NEW EVENT, BUT FAMILIAR NAMES--Such as Phyllis Diller (whom we adore no matter how pretty she gets) and Bill Kieschnick, the former Arco CEO who is just finishing up his term as chairman of the board of the Museum of Contemporary Art. They both get honored at a Bel-Air Hotel reception Tuesday, with the first Northwood Business and the Arts Award. Celeste Holm will do the presenting honors, and Arthur E. Turner and David E. Frey will be on hand, representing Northwood Institute. With locations in Michigan, Texas, Florida, Maine and Paris, Northwood is a nationally based private college committed to preparing business management graduates with a special understanding of the use of the arts in business.
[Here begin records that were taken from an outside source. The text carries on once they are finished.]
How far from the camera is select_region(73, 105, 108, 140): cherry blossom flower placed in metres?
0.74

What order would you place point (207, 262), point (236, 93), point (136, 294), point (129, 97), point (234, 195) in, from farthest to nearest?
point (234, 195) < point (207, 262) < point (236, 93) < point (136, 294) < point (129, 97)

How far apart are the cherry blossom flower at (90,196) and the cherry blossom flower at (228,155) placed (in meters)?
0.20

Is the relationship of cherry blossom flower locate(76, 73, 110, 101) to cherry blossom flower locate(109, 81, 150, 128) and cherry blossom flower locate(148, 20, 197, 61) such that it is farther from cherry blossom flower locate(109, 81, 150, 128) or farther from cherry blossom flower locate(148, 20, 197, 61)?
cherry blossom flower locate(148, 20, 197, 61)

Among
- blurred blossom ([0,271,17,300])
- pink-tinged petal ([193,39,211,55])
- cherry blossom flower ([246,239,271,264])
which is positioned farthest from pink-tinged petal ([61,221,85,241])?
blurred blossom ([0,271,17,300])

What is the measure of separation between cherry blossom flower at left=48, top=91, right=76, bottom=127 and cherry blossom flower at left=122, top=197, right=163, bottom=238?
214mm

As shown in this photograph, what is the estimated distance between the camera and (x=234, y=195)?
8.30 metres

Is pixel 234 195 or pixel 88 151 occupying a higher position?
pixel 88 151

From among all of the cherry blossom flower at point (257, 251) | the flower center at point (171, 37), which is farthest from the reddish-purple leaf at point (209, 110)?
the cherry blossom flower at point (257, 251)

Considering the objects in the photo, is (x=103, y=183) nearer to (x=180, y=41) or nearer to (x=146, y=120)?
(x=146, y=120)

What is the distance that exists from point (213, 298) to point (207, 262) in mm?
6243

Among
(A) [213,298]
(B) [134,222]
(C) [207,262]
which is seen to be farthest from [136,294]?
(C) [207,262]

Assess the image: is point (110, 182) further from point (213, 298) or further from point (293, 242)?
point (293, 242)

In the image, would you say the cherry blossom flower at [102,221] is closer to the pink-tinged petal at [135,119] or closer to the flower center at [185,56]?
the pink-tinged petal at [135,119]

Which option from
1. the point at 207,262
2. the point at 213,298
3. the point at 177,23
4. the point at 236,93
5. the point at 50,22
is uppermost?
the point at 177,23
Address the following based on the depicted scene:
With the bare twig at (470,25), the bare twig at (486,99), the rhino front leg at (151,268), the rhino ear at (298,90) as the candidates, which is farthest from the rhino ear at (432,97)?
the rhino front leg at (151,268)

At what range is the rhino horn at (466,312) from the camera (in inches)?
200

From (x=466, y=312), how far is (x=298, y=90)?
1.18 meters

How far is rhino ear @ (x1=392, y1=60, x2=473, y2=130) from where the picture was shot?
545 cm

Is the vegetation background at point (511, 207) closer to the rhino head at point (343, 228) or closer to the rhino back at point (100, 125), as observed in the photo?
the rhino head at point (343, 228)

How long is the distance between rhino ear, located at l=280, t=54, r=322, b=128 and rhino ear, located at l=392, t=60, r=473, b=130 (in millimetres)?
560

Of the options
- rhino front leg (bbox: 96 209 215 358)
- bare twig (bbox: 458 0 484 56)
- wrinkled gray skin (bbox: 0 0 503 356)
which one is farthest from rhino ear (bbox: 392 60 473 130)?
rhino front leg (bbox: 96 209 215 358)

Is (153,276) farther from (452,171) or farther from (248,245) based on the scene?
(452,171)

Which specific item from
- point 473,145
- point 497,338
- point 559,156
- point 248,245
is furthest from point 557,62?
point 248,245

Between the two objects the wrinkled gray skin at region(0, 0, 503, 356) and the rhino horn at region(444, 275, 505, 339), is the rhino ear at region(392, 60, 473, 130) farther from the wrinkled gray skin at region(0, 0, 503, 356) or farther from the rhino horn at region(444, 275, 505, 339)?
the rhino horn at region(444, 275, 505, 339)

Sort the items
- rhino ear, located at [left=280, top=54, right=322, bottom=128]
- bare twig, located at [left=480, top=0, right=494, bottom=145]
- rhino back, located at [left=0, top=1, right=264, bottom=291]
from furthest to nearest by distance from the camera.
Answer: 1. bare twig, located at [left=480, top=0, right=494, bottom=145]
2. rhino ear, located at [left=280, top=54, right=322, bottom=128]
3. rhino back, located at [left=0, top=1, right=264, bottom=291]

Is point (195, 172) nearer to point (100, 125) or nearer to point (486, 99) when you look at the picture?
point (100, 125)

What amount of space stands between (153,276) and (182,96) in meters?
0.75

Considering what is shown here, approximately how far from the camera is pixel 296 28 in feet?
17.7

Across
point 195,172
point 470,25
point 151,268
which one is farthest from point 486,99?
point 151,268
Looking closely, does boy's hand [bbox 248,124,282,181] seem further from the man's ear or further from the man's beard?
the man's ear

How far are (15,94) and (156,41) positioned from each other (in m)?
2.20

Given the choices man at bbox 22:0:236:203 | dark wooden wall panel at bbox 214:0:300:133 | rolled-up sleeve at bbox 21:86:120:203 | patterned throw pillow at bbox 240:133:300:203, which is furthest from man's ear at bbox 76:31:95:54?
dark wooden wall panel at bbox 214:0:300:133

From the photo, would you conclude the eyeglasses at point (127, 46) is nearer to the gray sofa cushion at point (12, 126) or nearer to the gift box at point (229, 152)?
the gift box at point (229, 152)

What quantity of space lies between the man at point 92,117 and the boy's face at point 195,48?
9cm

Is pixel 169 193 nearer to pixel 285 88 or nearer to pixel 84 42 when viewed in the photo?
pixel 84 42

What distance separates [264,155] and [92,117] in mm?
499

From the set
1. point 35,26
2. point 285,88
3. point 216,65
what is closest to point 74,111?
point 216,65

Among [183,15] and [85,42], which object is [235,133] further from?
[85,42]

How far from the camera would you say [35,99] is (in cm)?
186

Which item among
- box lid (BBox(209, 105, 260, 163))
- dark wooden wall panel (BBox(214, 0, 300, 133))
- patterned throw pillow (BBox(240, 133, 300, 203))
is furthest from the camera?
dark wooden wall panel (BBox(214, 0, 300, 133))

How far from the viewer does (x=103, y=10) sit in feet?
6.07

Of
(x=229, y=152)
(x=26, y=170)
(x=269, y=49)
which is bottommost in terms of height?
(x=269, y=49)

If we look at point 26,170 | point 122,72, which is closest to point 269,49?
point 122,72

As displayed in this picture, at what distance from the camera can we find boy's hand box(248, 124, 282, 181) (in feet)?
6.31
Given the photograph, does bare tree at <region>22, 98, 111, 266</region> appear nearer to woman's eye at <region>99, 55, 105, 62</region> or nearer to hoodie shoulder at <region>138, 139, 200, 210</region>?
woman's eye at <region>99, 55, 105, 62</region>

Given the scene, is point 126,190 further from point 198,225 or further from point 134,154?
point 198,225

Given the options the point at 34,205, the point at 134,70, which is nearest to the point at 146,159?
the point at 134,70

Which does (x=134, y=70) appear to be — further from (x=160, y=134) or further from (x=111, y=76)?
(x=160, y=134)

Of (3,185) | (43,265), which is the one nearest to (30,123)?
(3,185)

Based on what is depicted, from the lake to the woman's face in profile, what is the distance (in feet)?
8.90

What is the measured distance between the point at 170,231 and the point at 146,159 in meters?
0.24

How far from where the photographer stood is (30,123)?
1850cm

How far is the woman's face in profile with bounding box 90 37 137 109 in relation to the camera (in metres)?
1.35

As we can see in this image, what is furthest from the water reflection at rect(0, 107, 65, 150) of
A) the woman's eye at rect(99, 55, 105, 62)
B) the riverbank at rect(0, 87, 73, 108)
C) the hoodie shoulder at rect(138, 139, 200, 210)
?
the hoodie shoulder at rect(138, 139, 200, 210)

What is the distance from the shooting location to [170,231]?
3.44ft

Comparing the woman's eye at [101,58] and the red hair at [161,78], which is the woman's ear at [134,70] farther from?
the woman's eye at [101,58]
The evening is a cocktail reception, but the invites carry the instructions "Black Tie Optional"--which, for a cocktail party, is a new one on us.
UPCOMING AND IMPORTANT--The Skid Row Development Corp. and Transamerica Occidental Life Chairman David Carpenter host the third annual gala reception in support of Transition House Thursday at the L.A. Athletic Club. . . . Barry and Louise Taper (he's on the Otis/Parsons board of governors, and they both will chair this year's Critics Awards Fashion Show on May 7) host a kickoff cocktail reception Thursday at their Beverly Hills home. Among those on the committee are art collector Iris Cantor (she and husband Gerald are still jetting back and forth between Beverly Hills and New York City) and industry co-chairmen Herb and Norman Fink (of Theodore Design Studio) and Fred Segal's Fred Segal. . . . More details will follow, but yes, it is Bob Hope who is being honored by the Myasthenia Gravis Foundation at its annual dinner March 19. That will bring out the stars.